— Data in this exercise —
------------------------------

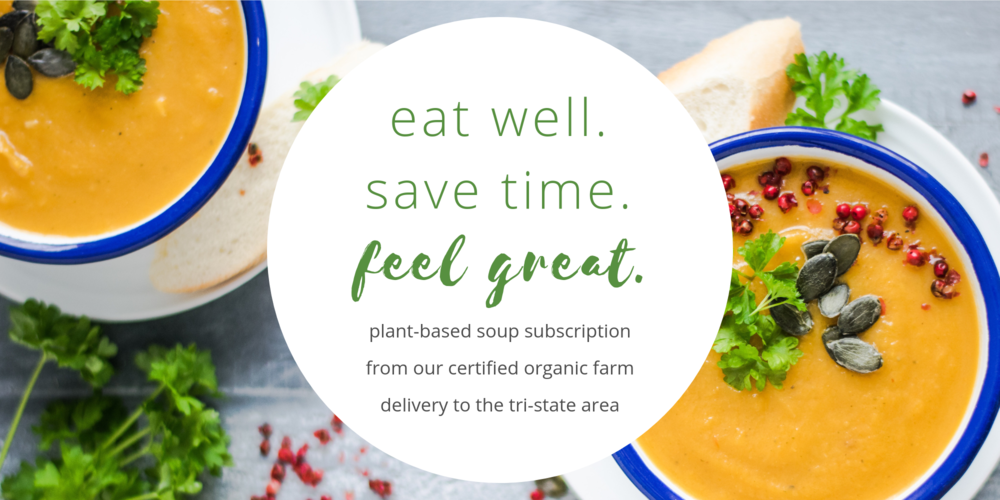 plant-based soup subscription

------------------------------

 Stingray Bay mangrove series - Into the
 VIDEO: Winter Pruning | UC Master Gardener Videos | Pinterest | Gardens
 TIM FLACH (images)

------------------------------

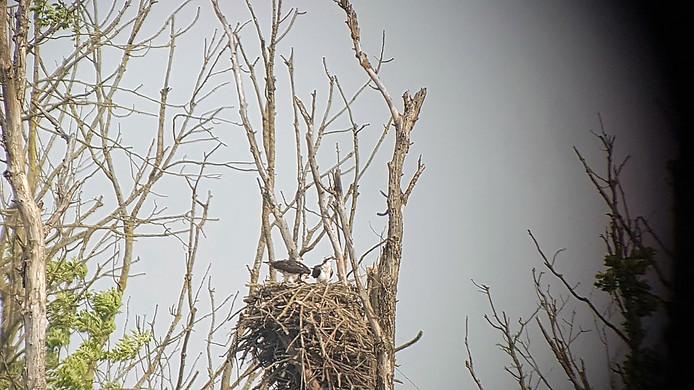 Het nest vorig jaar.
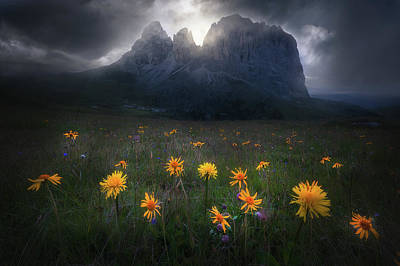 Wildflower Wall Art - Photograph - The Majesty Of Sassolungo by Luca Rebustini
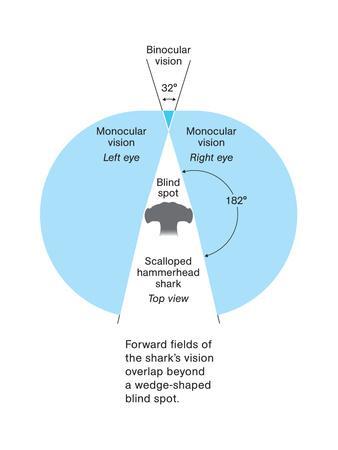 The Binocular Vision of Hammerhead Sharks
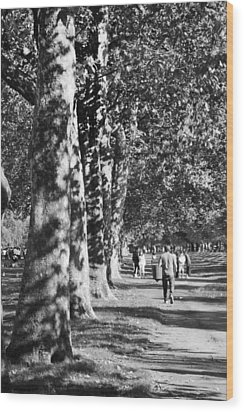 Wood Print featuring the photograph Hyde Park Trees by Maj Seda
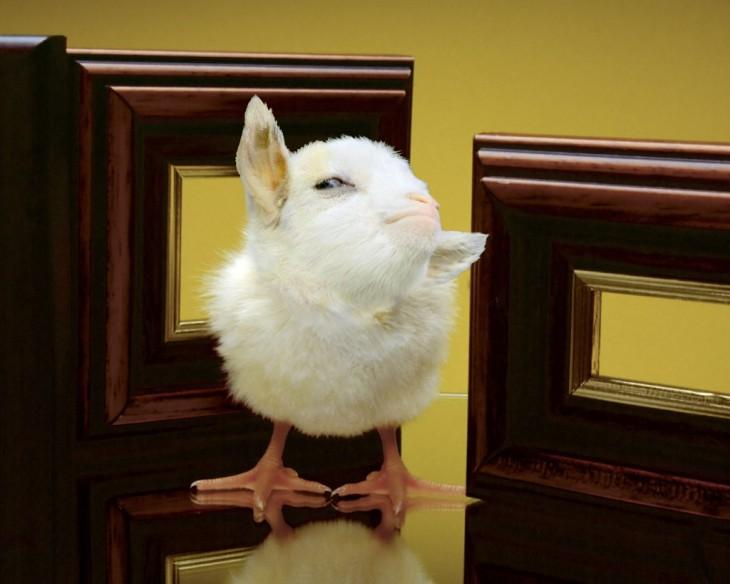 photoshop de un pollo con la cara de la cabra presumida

------------------------------

— Exercise aim —
Repeat exactly the lines above, from the line that contains "Wildflower Wall Art" down through the line that contains "photoshop de un". Include both of those lines and none of the pictures.

— Result below —
 Wildflower Wall Art - Photograph - The Majesty Of Sassolungo by Luca Rebustini
 The Binocular Vision of Hammerhead Sharks
 Wood Print featuring the photograph Hyde Park Trees by Maj Seda
 photoshop de un pollo con la cara de la cabra presumida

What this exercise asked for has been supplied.